“According to yoga scriptures, the heart scenter can be opened indirectly by cultivating compassion and kindness, calmness and dispassion, or directly through the focused practice of pranayama, or both.”
-Beryl Bender Birch, opening quote, Meditations From the Mat: Daily Reflections on the Path of Yoga, Rolf Gates
Day 277 – Today I hooked up with a class with Rolf on Yogavibe. I’m still opting for restorative and slow, Level 1 flows, but today I notice I’m itching for a little more movement, which is good. Unfortunately, I caved in last night and had two beers, so much pain I was in. I did clean up my diet, and increased the healthy fats with lots of greens, while decreasing the starchy carbs (although at dinner, I did have some white rice). Inflammation is no joke. Rolf explains in today’s yoga session that physical tension, as well as mental and emotional tension, is stored in the tissue, and decreases our vibrancy (yes!) and mobility (yes!). Right now, I can’t afford to do anything that increases my tension, like workout, and there is a double-edge sword when it comes to pain. I usually opt for not doing anything and trying to breathe my way through it, knowing that anything I take to alleviate the pain is going to catch up with me evidentually. I did, however, get about 4 hours of sleep between 8 p.m. and midnight, and then anoter 4 hours of sleep between 1 and 5, and then another 2 hours of sleep between 6 and 8. This will improve as I go back to better habits in my eating, moving, and meditating.
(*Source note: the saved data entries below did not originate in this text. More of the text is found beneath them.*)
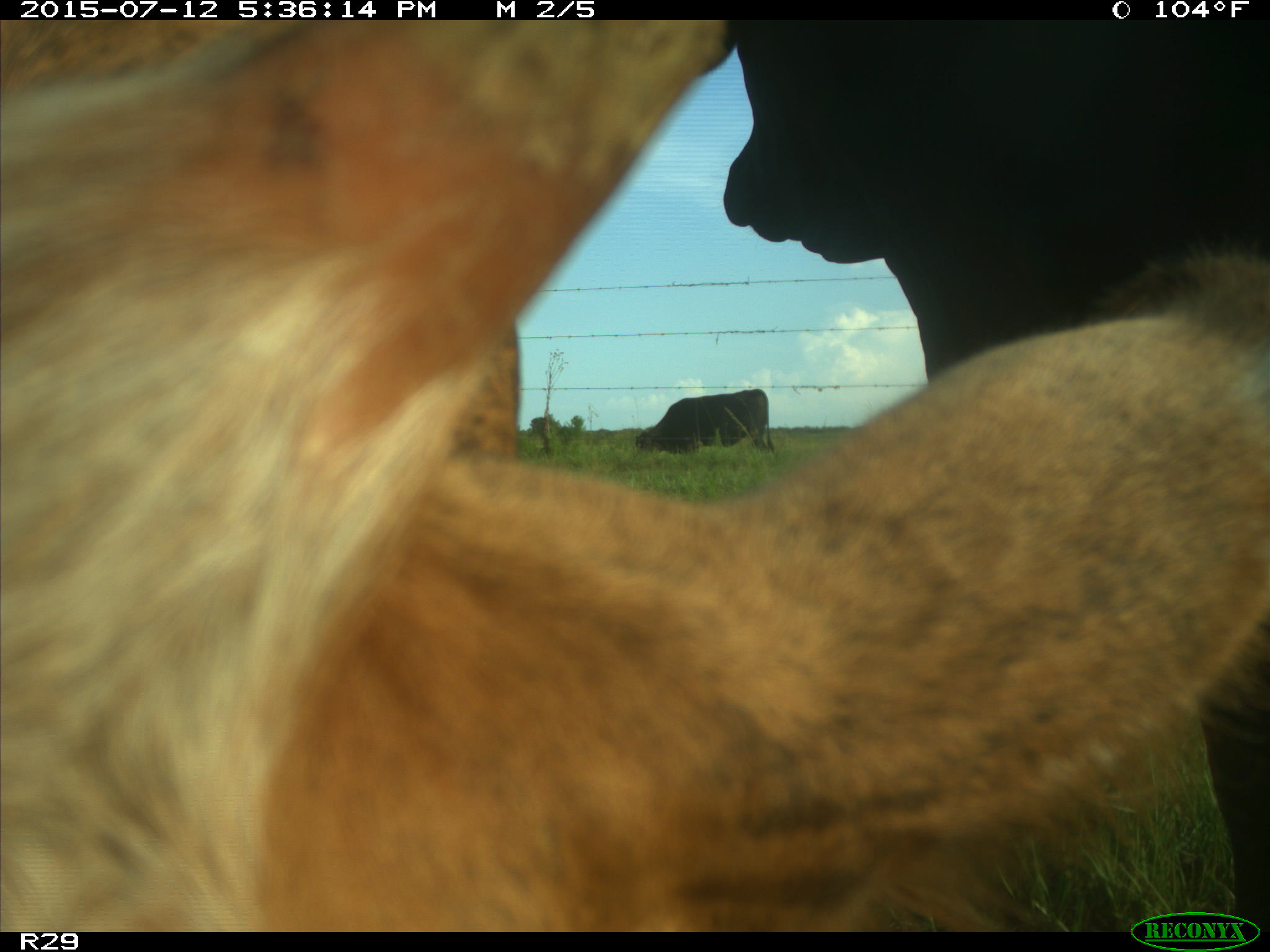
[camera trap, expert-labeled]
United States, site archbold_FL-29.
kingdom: Animalia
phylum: Chordata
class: Mammalia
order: Artiodactyla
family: Bovidae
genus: Bos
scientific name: Bos taurus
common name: domestic cow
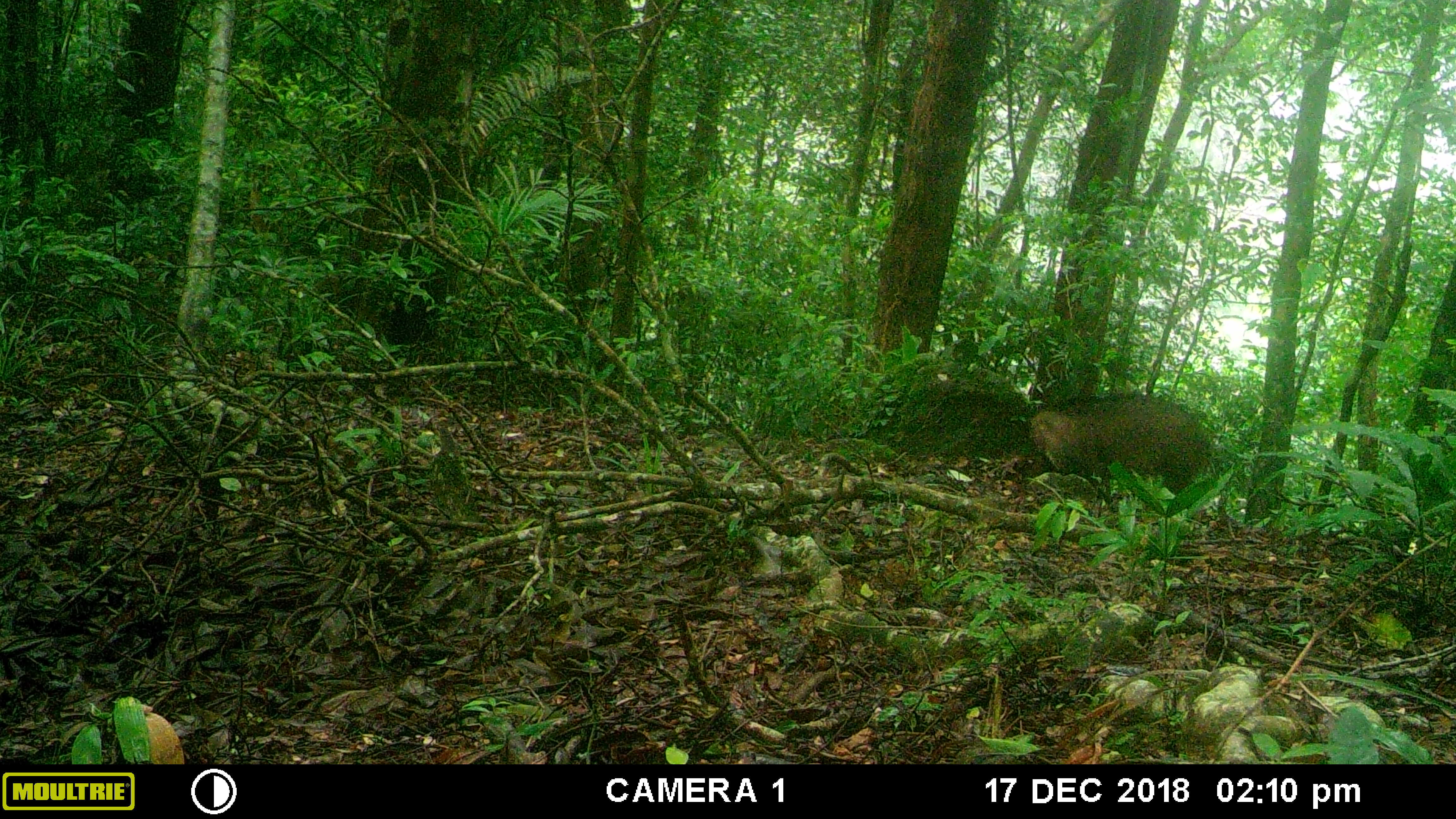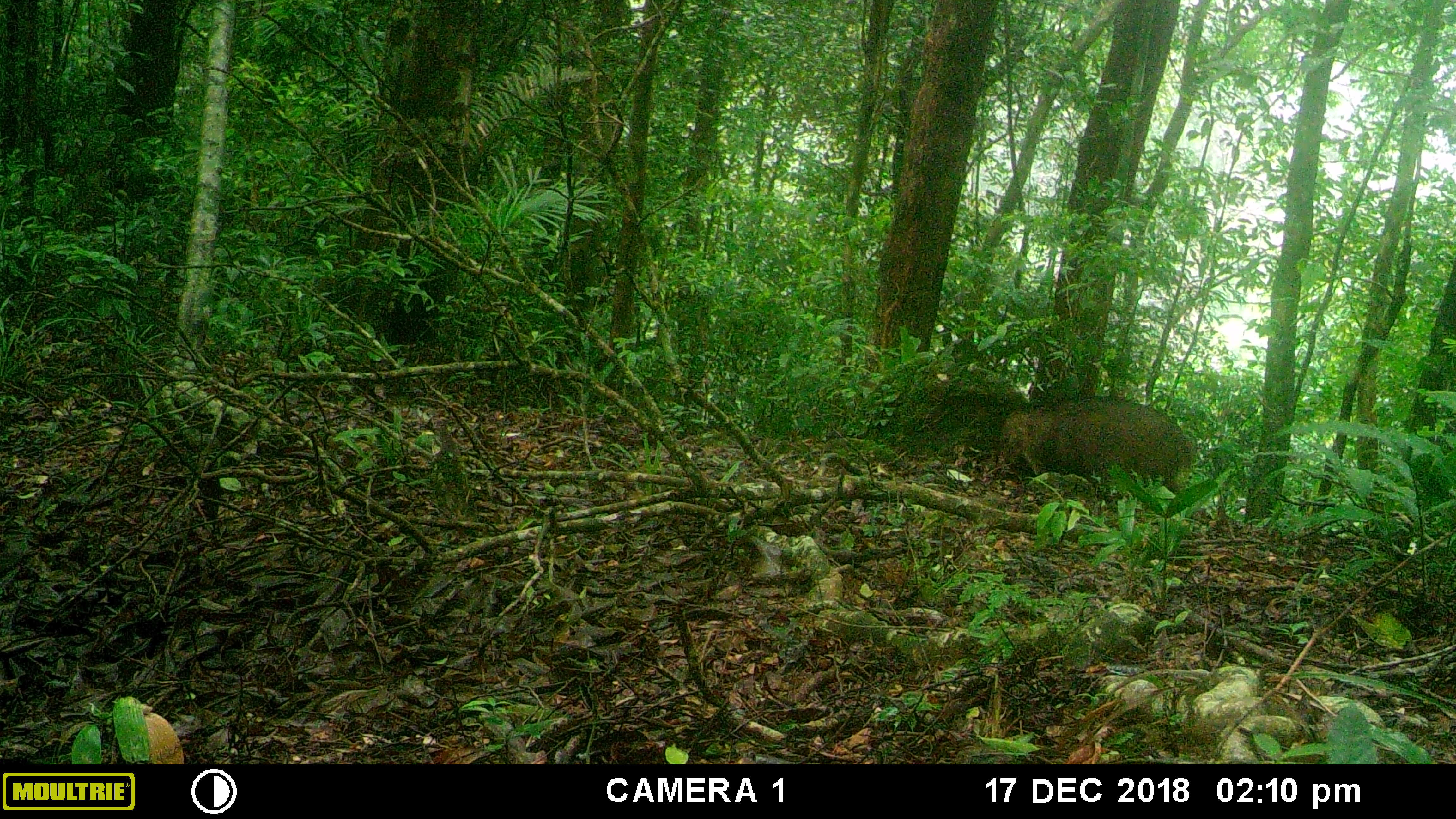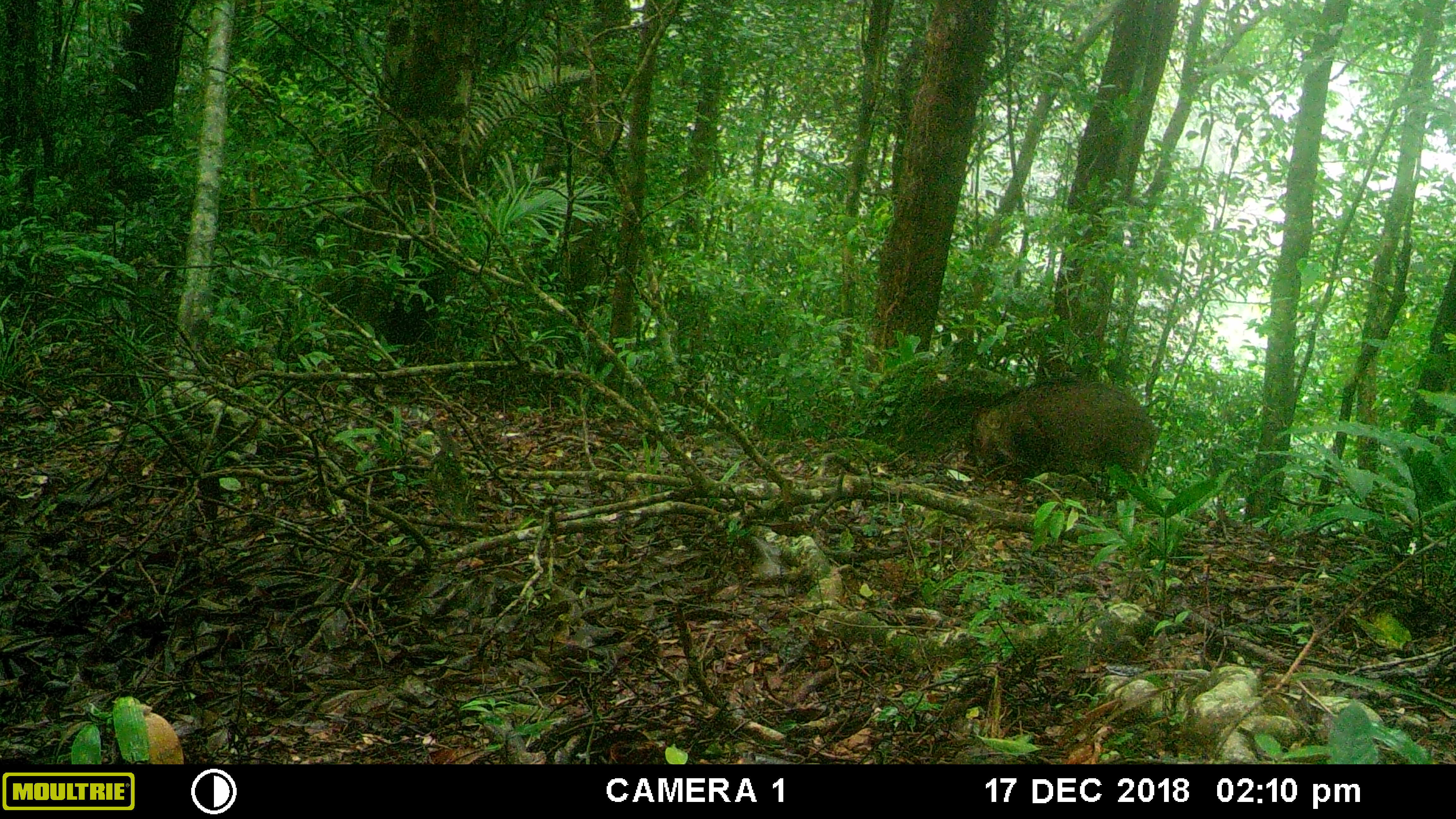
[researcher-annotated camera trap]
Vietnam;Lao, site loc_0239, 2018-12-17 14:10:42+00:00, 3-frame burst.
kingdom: Animalia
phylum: Chordata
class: Mammalia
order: Artiodactyla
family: Suidae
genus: Sus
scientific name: Sus scrofa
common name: eurasian wild pig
Eurasian wild pig (Sus scrofa). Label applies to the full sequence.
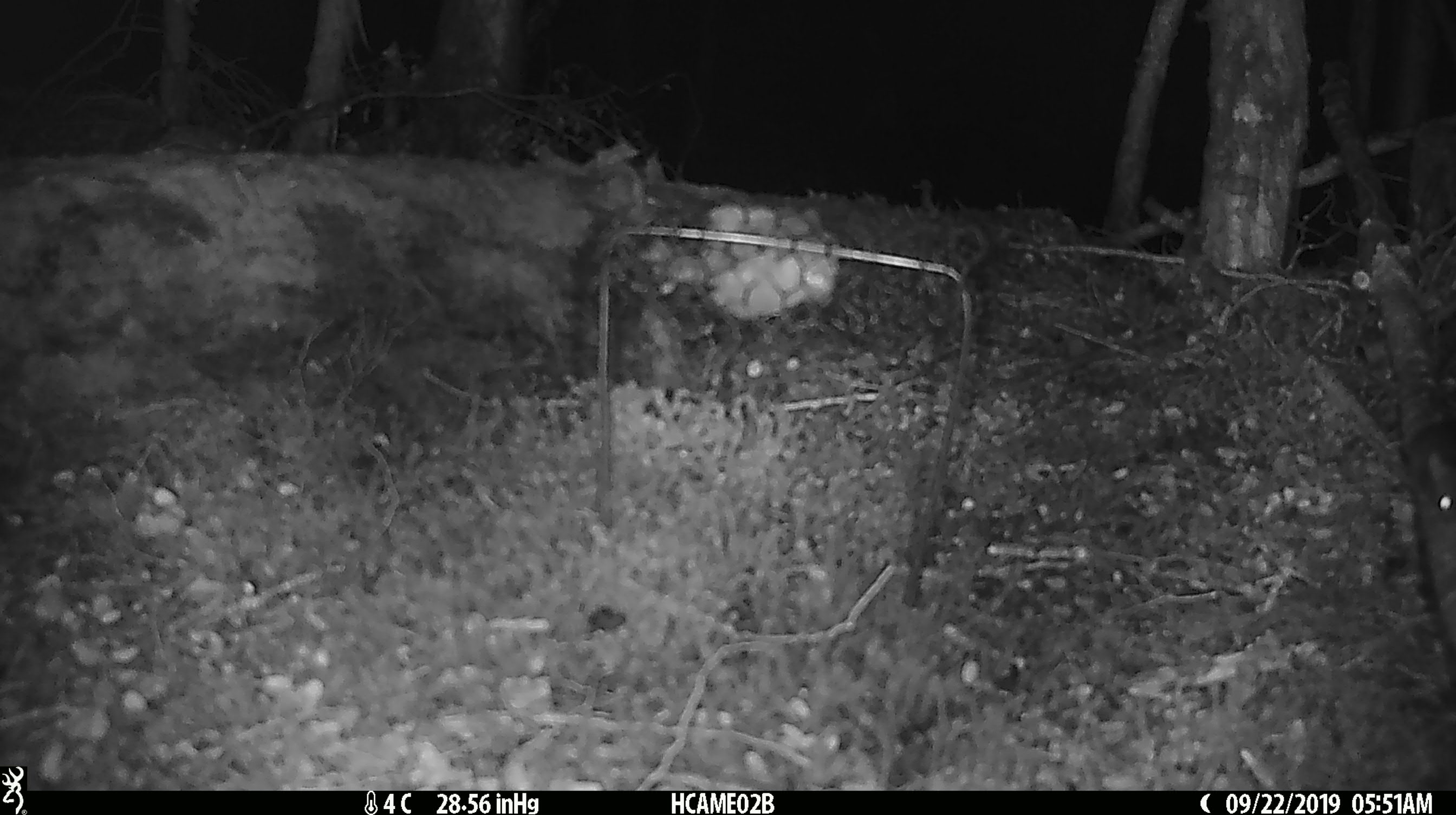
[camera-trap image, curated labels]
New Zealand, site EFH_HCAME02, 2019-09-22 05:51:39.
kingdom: Animalia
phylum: Chordata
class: Mammalia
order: Rodentia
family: Muridae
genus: Mus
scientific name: Mus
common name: mouse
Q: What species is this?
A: Mouse (Mus).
I am grateful for so many things (in no particular order) today: the return of Shadow and Churchill (who was watching over his younger “sibling” outside during Irma), electricity (the smallest of comforts!), time to decompress (with school being out), the return of my centered brain (thanks to pranayama and some focused practice before and after asana), safe family and friends, one pre-calculus lesson done for Module 3 with just one more to go, and a healthy cache of ideas for lessons which will be of less stress to present upon return on Monday in my 5 subjects with adolescents who probably found Irma more stressful than myself. I am grateful that I am in less pain, too.
Today, I approach the future (and the now), as Rolf suggests, “steady and relaxed.” I cannot control how my fellow teachers will view the shortened and discombobulated school year (and I know that some of their stress will manifest itself in increased lesson planning and implementation). Steady and relaxed centering is needed. I can only do what I can do. I will offer yoga to those who are in need in the morning prior to duty time–light movement and breath work to center, guided meditation, etc. I hope my principal will allow me to do this service.